The University of Nevada team finished first place in all 5 races in the competition that took place at Vasona Lake in Los Gatos, CA on April 19th. Individual events included men’s and women’s sprint (200 meters) and endurance races (600 meters), with the final race being a 400 meter co-ed race.
We had the opportunity to speak with Alicia Veach, Project Manager for the University of Nevada canoe team this year, about just how they were able to finish with such high standings. Alicia attributed the win to their practice regimen and a very well designed canoe hull. The mold for the canoe was made from Precision Board Plus donated by Coastal Enterprises.
The competition-winning hull was created by analyzing different hull designs using a unique Excel program called Aqua-holic, which was developed by the 2008 U of N team. Theoretical results based on submerged shape, length and beam evaluated straight line speed. An empirical equation in the spreadsheet estimates the time required to complete a 180-degree turn. Ducimus, the 2012 team, was selected as a preliminary hull design because it had the greatest top speed and the second fastest turning time compared to four previous Nevada canoes. (Courtesy University of Nevada Mid-Pac Research Paper).
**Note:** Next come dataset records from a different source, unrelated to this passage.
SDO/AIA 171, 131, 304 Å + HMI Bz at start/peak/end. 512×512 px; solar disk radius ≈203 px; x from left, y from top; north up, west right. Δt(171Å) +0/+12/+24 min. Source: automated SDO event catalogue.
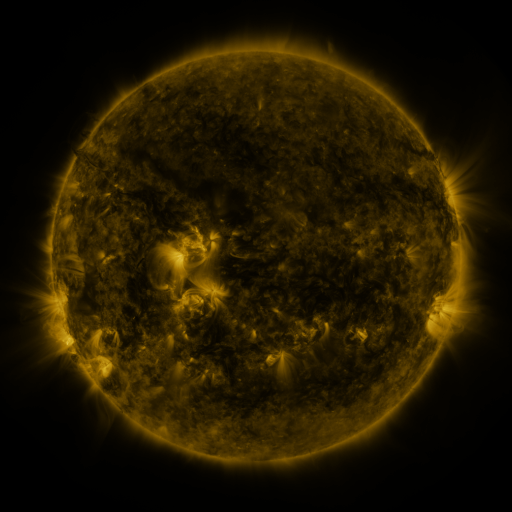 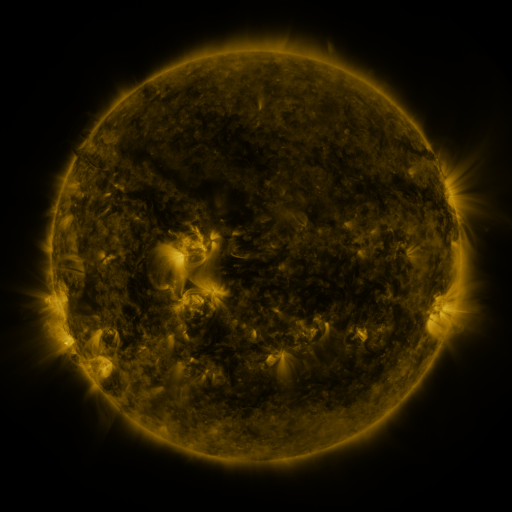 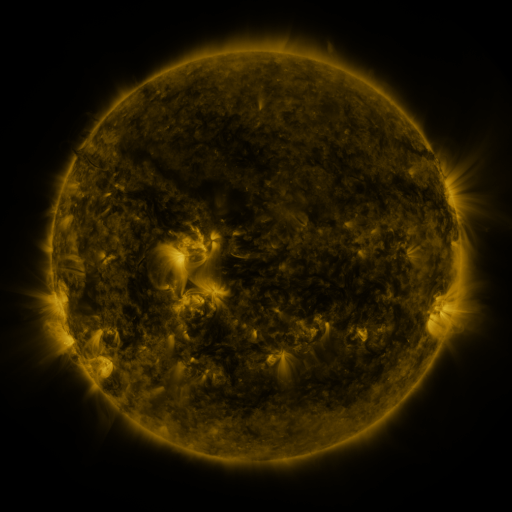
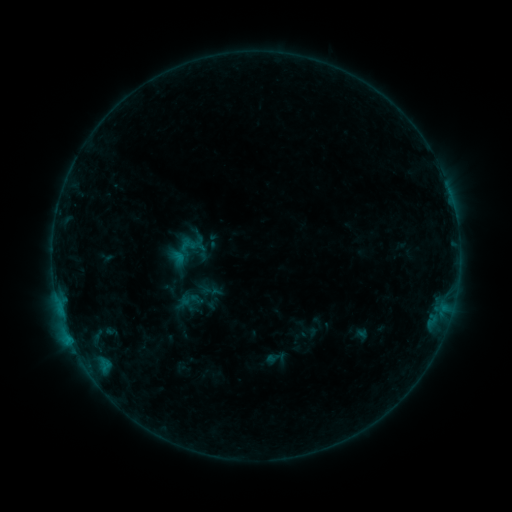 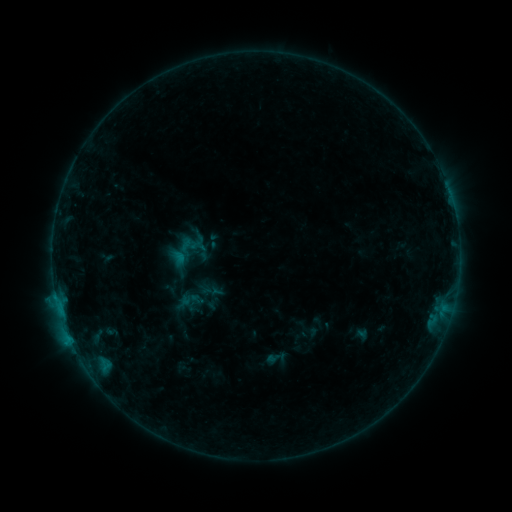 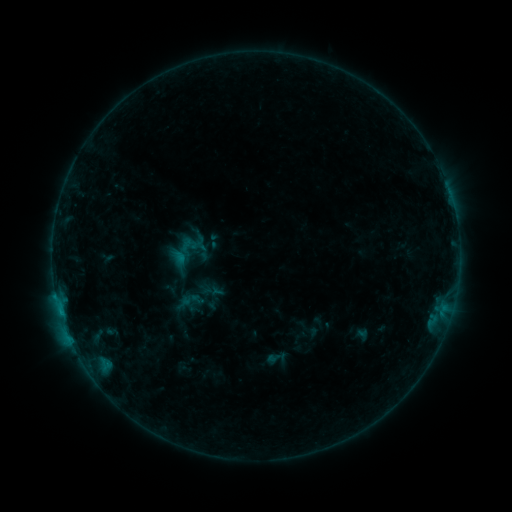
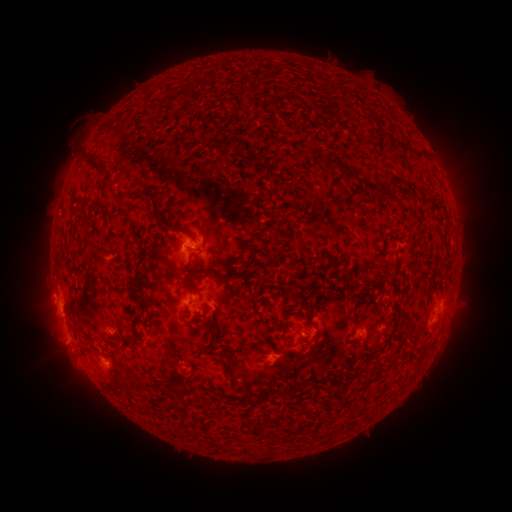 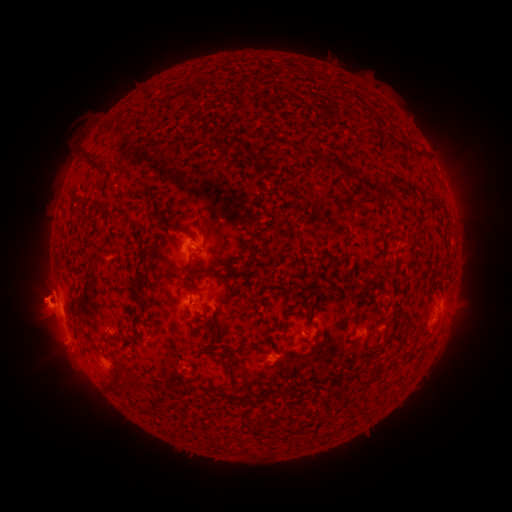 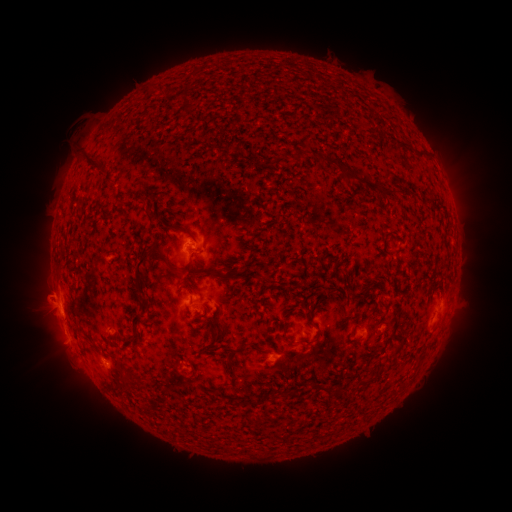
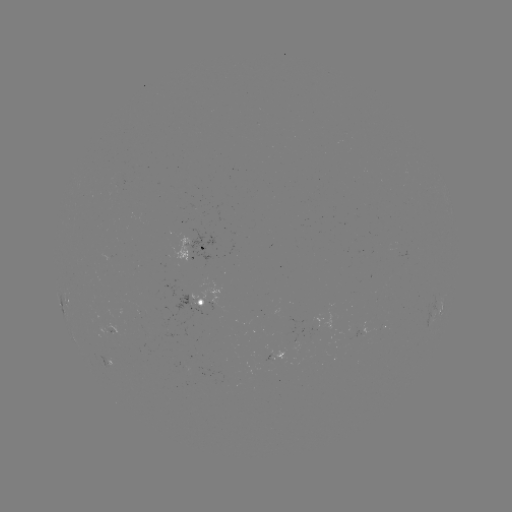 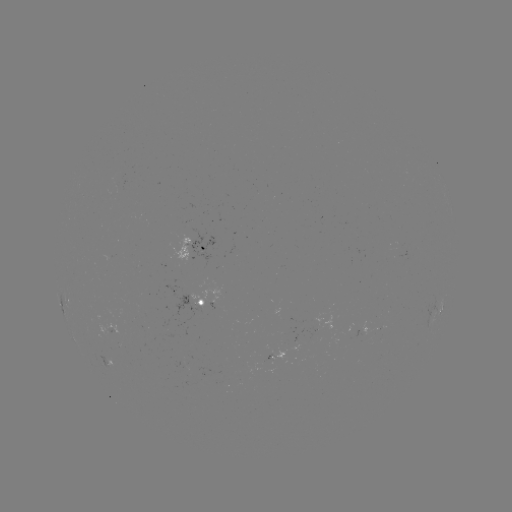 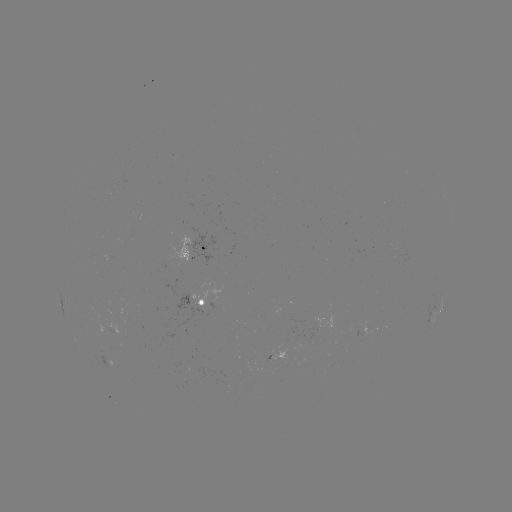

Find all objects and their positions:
eruption: (39, 304)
After selecting the Ducimus hull, changes were made to improve straight line speed and manueverability, thus creating the 2013 “Dambitious” canoe design. After the design was finalized, Precision Board Plus PBLT-4 HDU was CNC machined to create a mold (To see the mold being machined click here). Concrete was then poured into the mold and allowed to cure for 28 days before being released from the mold.
In the past, cutting the canoe free from the mold has not been an easy process. This year however, the Nevada team constructed an innovative air release system. Team members drilled two holes through the form at each transverse rib location. Each of the eight air ducts were then connected using PVC pipes. The end result was the introduction of air into the system provided enough pressure to release the canoe from the form.
The next step was a lengthy period of sanding, starting with 80 grit and working up to 1000 grit, until the desired shape was attained. Numerous items such as wooden blocks and shop lights were used to locate high and low spots and ensure even sanding.
After the sanding was complete, the final step was making it an aesthetically-pleasing product. Non-toxic, eco-friendly concrete stains were used for the majority of the finish while an air brush and stencils were utilized to apply the graphics.
Winning first place overall doesn’t just depend on winning all the races either (which seems like a pretty big feat anyways!), there are 4 categories that make up placement score:
- Races – 1st Place
- Design Paper – 1st Place
- Final Product Score (canoe finish, concrete samples, display) – 1st Place
- Presentation – 3rd Place
Coastal Enterprises would like to congratulate the entire Concrete Canoe team at the University of Nevada on their win! They now move on to the National Competition which will be held at the University of Illinois at Urbana-Champaign, Urbana, IL from June 20-22.